Lelouch enchaine de son côté les longs-métrages, et tourne certains de ses plus gros succès comme L’aventure c’est l’aventure ou La bonne année. Les années quatre-vingt sont celles des fresques monumentales (Les uns et les autres, Edith et Marcel) avant un retour à des films et à des productions plus modestes (Attention Bandits) ou en terrain connu (la suite d’Un Homme et une femme, 20 ans déjà). C’est à cette époque que Lelouch se dit lassé par le cinéma et pense même divorcer du grand amour de sa vie. En vingt-cinq ans de carrière, et presque autant de films, il a travaillé de façon acharnée. On peut concevoir qu’une certaine fatigue se fasse sentir.

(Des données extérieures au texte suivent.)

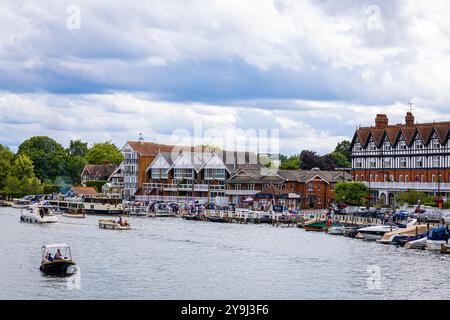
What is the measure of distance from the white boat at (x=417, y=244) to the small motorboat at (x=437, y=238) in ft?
3.34

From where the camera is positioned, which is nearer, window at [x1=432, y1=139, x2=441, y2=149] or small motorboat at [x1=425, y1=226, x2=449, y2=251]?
small motorboat at [x1=425, y1=226, x2=449, y2=251]

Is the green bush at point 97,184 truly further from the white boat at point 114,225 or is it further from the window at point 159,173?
the white boat at point 114,225

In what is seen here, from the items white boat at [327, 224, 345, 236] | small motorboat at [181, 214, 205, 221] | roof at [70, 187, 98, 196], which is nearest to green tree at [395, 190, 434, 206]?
white boat at [327, 224, 345, 236]

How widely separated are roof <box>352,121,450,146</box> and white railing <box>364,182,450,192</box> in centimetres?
508

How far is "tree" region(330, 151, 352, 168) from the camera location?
524 ft

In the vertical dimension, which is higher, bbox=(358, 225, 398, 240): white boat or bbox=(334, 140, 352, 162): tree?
bbox=(334, 140, 352, 162): tree

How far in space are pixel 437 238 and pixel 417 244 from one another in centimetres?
243

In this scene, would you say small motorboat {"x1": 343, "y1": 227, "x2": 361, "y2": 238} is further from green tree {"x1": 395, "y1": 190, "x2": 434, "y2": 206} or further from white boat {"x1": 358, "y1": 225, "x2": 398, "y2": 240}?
green tree {"x1": 395, "y1": 190, "x2": 434, "y2": 206}

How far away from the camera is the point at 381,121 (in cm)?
11575

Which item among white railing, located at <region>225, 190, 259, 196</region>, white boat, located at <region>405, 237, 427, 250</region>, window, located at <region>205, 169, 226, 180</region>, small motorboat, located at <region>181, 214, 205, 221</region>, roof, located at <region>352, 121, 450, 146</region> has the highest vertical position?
roof, located at <region>352, 121, 450, 146</region>

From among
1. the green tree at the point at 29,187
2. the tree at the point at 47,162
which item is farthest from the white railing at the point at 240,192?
the tree at the point at 47,162

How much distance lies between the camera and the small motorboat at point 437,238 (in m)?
70.1

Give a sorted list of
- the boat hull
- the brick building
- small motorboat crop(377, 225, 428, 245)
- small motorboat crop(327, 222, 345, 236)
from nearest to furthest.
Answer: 1. the boat hull
2. small motorboat crop(377, 225, 428, 245)
3. small motorboat crop(327, 222, 345, 236)
4. the brick building

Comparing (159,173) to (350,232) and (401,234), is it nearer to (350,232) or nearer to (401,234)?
(350,232)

En 1987, ce sont donc deux hommes vivant un moment de doute après des carrières brillantes, mais harassantes, qui se retrouvent alors. Claude Lelouch le reconnait volontiers : « Jean-Paul et moi on a eu un creux avec le public, on était moins « bankable » ; on décide alors de produire Itinéraire d’un enfant gâté tous les deux et de prendre tous les risques, on va parler de la mort, de la famille, de choses sérieuses, mais sous forme de comédie ». Et le risque paie puisque c’est un succès avec plus de 3 millions de spectateurs, résultat tout à fait exceptionnel pour un film voyageur privilégiant le vagabondage aux routes toutes tracées.
Lelouch repart de plus belle et enchaine comme à son habitude les tournages ; Belmondo, lui, ralentit sa carrière au cinéma pour lui préférer le théâtre où il brille désormais. Après Kean, il endosse l’habit de Cyrano. Le temps des polars musclés est révolu, Belmondo assume son âge, il vient de franchir la soixantaine.

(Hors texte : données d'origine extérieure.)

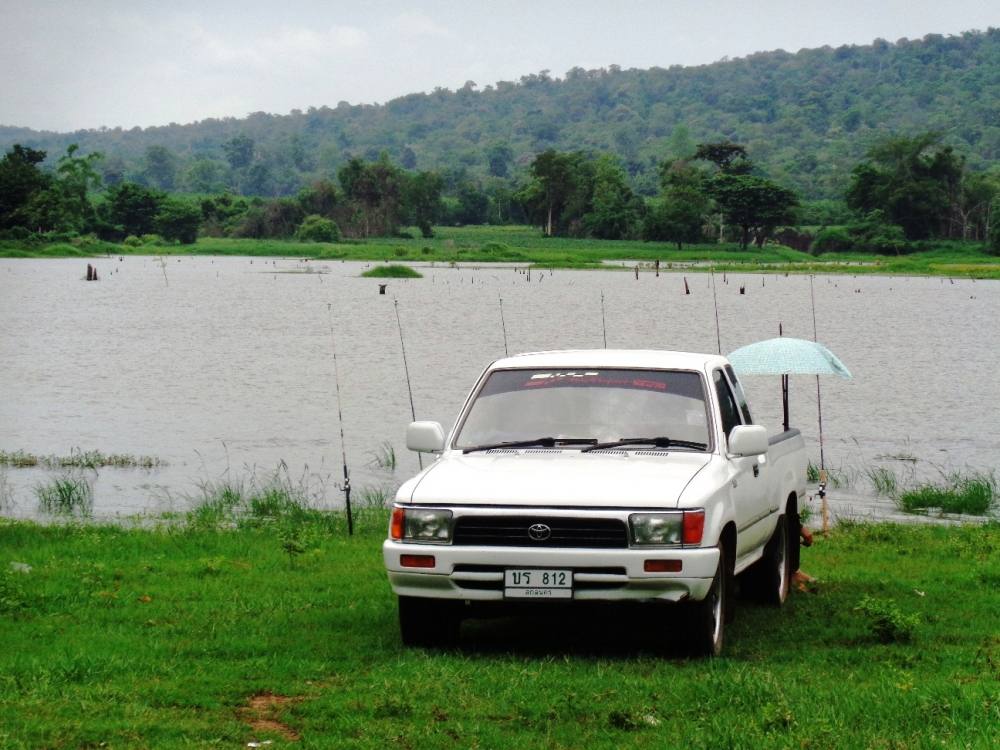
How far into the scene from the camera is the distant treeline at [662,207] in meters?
163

Lelouch et Belmondo attendent avant de trouver le bon projet pour se réunir à nouveau. Quel personnage symbolise le mieux la possibilité d’un homme à se rédempter que celui de Jean Valjean ? Personnage mythique de Victor Hugo campé au cinéma par des acteurs qui le sont tout autant... Après trente ans de carrière, Jean-Paul Belmondo a la carrure et l’épaisseur psychique, celle qu’on n’acquiert qu’à travers l’expérience et le temps, pour jouer Valjean. Les Misérables sera aussi évidemment un film de Claude Lelouch, qui réinvente le roman avec sa sensibilité et transpose l’histoire au XXe siècle.
Les Misérables sera donc la troisième rencontre au cinéma entre Claude Lelouch et Jean-Paul Belmondo. Ces dernières années, le cinéaste français pensait réunir l’acteur et Richard Anconina pour une suite d’Itinéraire d’un enfant gâté ; un peu comme il avait donné une continuation crépusculaire à Un Homme et une femme avec Les plus belles années d’une vie. Mais la santé défaillante de Jean-Paul Belmondo depuis de nombreuses années empêcha le projet de se concrétiser.
Il nous reste de cette amitié, amitié amicale et cinéphilique, à nous spectateurs trois films inoubliables. Trois films, c’est finalement peu quand on compte le nombre d’œuvres de chacun. Trois films qui ont été des rendez-vous réguliers mais espacés dans le temps – loin de ses collaborations cinéaste/acteur qui se joue souvent sur une période donnée avant que chacun reparte de son côté. On se dit que Belmondo aurait pu ne jamais tourner pour Lelouch et Lelouch aurait pu tourner autant de films sans jamais faire appel à Belmondo. Chacun menait sa carrière en parallèle sans qu’aucune nécessité apparente n’impose de les réunir. Et c’est peut-être le plus beau dans tout ça : ces trois films ont été faits parce que les deux hommes avaient envie de les faire, loin de tout calcul, de toute stratégie, ou d’un air du temps opportuniste. Trois films faits à des moments charnières de vie, moment durant lesquels on a besoin de se reposer un peu sur l’épaule d’un bon copain. Trois films faits pour le plaisir de faire, pour être l’un avec l’autre, pour jouer ensemble, comme si c’était l’heure de la récréation.